Re: CRUSH commit and confirm mode

Wido den Hollander <wido@xxxxxxxx> · Tue, 15 Jan 2019 20:39:18 +0100

On 1/15/19 2:26 PM, Sage Weil wrote:
> On Tue, 15 Jan 2019, Wido den Hollander wrote:
>> On 1/14/19 10:31 PM, Sage Weil wrote:
>>> On Mon, 14 Jan 2019, Wido den Hollander wrote:
>>>> Hi,
>>>>
>>>> Having CRUSH updates on a OSD start is something which is very useful.
>>>> Tools like Ansible, Puppet and Salt can provision ceph.conf or other
>>>> scripts which can be run as hooks to inject OSDs as the right location
>>>> in the CRUSHMap.
>>>>
>>>> Something that is lacking (imho) is a 'commit and confirm' mode.
>>>>
>>>> Right now, after you deploy a new OSD with ceph-volume it's created as
>>>> an new OSD and also injected into the CRUSHMap. Topology changes right
>>>> away and backfills start.
>>>>
>>>> In certain scenarios it would be great if these OSDs would be added to
>>>> the OSDMap and the CRUSH changes are staged in the MONs, but not
>>>> committed yet.
>>>>
>>>> This way the OSDs start to talk with the MONs and you can perform some
>>>> tests on them.
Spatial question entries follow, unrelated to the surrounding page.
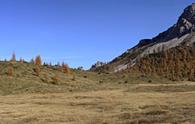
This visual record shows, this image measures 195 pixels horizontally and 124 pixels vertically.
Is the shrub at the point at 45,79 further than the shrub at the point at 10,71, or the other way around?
the shrub at the point at 45,79

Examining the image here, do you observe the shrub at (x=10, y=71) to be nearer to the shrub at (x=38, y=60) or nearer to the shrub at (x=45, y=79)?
the shrub at (x=45, y=79)

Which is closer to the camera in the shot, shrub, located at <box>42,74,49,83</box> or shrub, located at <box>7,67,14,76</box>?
shrub, located at <box>7,67,14,76</box>

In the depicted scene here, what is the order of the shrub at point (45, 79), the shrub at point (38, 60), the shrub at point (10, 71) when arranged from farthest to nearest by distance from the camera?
the shrub at point (38, 60), the shrub at point (45, 79), the shrub at point (10, 71)

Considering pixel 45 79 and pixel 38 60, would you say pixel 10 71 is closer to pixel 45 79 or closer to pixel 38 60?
pixel 45 79

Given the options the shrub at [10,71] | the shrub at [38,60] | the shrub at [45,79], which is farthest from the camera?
the shrub at [38,60]

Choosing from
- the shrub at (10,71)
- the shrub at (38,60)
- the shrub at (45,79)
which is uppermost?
the shrub at (38,60)

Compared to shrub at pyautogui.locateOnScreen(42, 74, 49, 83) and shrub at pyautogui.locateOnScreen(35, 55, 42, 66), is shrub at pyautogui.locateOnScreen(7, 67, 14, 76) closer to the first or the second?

The Mgr daemons start to collect data from them (although
>>>> they are idle).
>>>>
>>>> An idea would be that you can set the MONs in 'CRUSH commit mode' like:
>>>>
>>>> $ ceph osd crush commit
>>>>
>>>> The cluster now goes into WARN mode and all changes to the CRUSHMap are
>>>> staged, but not live yet.
>>>>
>>>> $ ceph osd crush diff
>>>>
>>>> This will show you the changes between the active CRUSHMap and the
>>>> changes which are staged.
>>>>
>>>> Once you finished deploying your OSDs, testing everything you can run:
>>>>
>>>> $ ceph osd crush confirm
>>>>
>>>> Or, if you think the changes should be discarded:
>>>>
>>>> $ ceph osd crush discard
>>>>
>>>> After you 'confirm' the changes a new CRUSHMap is generated by the
>>>> Monitors and send out to the cluster.
>>>>
>>>> This also prevents creating a new OSDMap every time an OSD is added.
>>>> Adding 200 OSDs would generate one CRUSH change instead of 200 small ones.
>>>>
>>>> Does this idea sound like a sane idea?
>>>
>>>
>>> Originally, the idea was to use
>>>
>>>  osd_crush_initial_weight = 0
>>>
>>> which would add the OSD in the correct position but leave its CRUSH 
>>> weight at 0.  That isn't ideal, though, since you have to go set the real 
>>> size/weight manually.
>>>
>>> If you're using the compat weight-set balancer mode, what would be better 
>>> is to instead set 
>>>
>>>  osd_crush_update_weight_set = false
>>>
>>> This means that the CRUSH weight would still be set to the size in TiB (as 
>>> usual) but the weight-set value would be 0, so it doesn't actually get any 
>>> data initially.  Then let the balancer work its magic in the background to 
>>> ramp the weight slowly and migrate data.
>>>
>>> I don't think this was ever tested, but this was how it was intended to 
>>> work.  I'd love to hear if it works in practice (or how badly it falls 
>>> over!).  If it does behave as intended, we might even consider making this 
>>> behavior the default...
>>>
>>
>> Would that work? Because even though the OSDs are added with a zero (0)
>> weight in the CRUSHMap the topology still changes.
>>
>> It could be a new host or an additional OSD and that already changes the
>> CRUSHmap even if these new OSDs have a weight of 0.
> 
> A zero weight item won't affect placement.
>  

I see, I stand corrected there :)

>> In the cases where I use the balancer it will be using the upmap as that
>> is far more effective than the compat mode.
> 
> ...but you're right, it won't help in the upmap case.
> 
>> Hence my original idea: commit and confirm
>>
>> The MONs would keep a temp OSDMap and commit all their changes on that
>> map. Once you 'confirm' the changes they will be merged into the active
>> OSDMap and send these out to the cluster.
> 
> The problem with this is that it's hard/impossible for the mon to 
> distinguish between two different streams of osdmap updates: those from 
> the human who is going to interactively say "ok, looks good" and those 
> from other cluster activity (pgs peering who need their up_thru value 
> changed, other osds that happened to fail or (re)start during this period, 
> and so on.

I see, although I was mainly pointing at CRUSHMap updates. Once you go
into 'commit' mode the CRUSHMap is blocked for changes and the MONs take
the current one and store it somewhere outside the OSDMap.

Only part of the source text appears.